Click here to see the new, barely visible, location of “In God We Trust.”

Click here to send an e-mail asking Congress to repeal the Presidential $1 Coin Act.

As part of the presidential coin program, approved by Congress in 2005, the government will mint and issue four presidential dollar coins per year, featuring the images of the commanders in chief in the order that they served, beginning with Washington, Adams, Jefferson and Madison in 2007. The face of each coin will have a reverse design featuring a rendition of the Statue of Liberty. The presidents and Lady Liberty are unequivocally American icons worthy of commemoration.

All have shaped the culture. It’s disturbing, though, that Congress and the U.S. Mint are simultaneously celebrating history and denigrating it. Christians have ample reason to be angry by this offense to the nation’s Christian heritage. “In God We Trust” is America’s motto. It was adopted in the early 19th century to indicate that this is a Christian nation. Well, America was a Christian nation.

The phrase first appeared on a two-cent coin minted in 1864. The move was a result of a spiritual awakening and an increased devotion to religion by Americans. It’s hard to imagine in the current anti-Christian climate, but two centuries ago lay and religious leaders begged the government to recognize America’s appreciation of God.
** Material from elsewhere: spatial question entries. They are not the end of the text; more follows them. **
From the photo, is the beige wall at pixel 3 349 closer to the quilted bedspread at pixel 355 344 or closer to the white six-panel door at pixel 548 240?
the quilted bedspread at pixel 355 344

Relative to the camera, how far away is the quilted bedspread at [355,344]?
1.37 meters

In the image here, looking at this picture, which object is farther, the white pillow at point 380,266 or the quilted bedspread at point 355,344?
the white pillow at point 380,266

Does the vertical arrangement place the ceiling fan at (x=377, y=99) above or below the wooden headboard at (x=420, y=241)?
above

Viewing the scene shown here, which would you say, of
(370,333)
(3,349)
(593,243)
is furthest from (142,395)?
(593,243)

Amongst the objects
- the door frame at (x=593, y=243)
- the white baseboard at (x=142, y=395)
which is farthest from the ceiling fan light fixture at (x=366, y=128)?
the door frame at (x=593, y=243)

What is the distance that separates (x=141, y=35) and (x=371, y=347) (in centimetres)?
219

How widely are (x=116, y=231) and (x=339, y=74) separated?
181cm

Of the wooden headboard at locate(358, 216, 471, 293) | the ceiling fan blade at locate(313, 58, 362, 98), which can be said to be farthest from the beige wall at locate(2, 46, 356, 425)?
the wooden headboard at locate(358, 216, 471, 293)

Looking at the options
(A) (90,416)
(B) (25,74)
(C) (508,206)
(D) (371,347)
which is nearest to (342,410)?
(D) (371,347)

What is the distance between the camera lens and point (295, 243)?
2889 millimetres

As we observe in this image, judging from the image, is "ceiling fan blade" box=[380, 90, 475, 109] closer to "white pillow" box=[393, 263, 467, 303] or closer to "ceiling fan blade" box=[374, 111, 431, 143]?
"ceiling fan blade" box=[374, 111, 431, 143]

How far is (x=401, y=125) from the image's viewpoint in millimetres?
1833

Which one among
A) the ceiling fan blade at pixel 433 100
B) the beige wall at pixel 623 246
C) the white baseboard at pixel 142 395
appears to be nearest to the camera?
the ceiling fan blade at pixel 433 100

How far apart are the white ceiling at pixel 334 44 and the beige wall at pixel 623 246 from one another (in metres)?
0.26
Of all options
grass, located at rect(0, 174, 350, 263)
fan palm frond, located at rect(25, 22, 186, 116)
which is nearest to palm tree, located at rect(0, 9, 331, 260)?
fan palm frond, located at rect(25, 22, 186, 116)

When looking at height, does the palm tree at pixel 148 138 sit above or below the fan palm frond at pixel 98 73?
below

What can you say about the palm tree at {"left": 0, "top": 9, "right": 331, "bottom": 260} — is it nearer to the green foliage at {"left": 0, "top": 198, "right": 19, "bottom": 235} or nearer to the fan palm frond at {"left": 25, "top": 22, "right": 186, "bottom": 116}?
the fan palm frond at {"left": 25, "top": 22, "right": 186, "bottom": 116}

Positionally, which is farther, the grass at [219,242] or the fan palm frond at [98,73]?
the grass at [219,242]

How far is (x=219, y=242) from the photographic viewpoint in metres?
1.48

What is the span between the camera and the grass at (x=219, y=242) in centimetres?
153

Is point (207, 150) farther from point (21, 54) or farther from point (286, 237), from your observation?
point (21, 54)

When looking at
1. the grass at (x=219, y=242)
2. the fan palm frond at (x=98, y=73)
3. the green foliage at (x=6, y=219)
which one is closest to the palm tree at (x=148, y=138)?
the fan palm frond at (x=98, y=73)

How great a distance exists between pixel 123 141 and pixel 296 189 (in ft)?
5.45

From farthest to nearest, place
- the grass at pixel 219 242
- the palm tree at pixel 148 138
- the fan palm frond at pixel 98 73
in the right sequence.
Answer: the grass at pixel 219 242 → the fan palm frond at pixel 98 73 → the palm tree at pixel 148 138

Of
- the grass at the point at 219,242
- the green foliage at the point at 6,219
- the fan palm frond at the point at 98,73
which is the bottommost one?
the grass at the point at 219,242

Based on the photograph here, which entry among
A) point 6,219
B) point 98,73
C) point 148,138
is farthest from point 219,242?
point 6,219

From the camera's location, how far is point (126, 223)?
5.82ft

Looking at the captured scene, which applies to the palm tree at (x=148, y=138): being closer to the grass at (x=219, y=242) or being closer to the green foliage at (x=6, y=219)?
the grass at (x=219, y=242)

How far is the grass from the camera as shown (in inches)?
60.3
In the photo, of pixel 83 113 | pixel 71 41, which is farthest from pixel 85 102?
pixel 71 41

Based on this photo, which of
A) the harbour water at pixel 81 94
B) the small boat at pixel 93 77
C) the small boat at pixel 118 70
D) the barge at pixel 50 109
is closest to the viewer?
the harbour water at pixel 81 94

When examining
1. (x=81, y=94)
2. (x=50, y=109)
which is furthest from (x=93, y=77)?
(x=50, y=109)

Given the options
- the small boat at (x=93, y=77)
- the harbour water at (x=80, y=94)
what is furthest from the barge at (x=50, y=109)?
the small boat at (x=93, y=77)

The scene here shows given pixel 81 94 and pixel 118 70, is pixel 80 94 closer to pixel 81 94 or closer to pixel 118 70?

Then-Secretary of Treasury Salmon P. Chase consented and ordered the placement of the motto on all coins.

“No nation can be strong except in the strength of God, or safe except in His defense,” wrote Chase in an 1861 letter. “The trust of our people in God should be declared on our national coins.”

Apparently, the government feels the nation’s sentiment toward acknowledging God has diminished. If it takes a magnifying glass to read the words, what does that say about the significance of the statement?

CMC is urging people of faith to show their disapproval by lobbying Congress to repeal the Coin Act, the 2005 legislation permitting the insulting design. The national motto should be prominent and visible on all legal tender in the United States. America still trusts in God.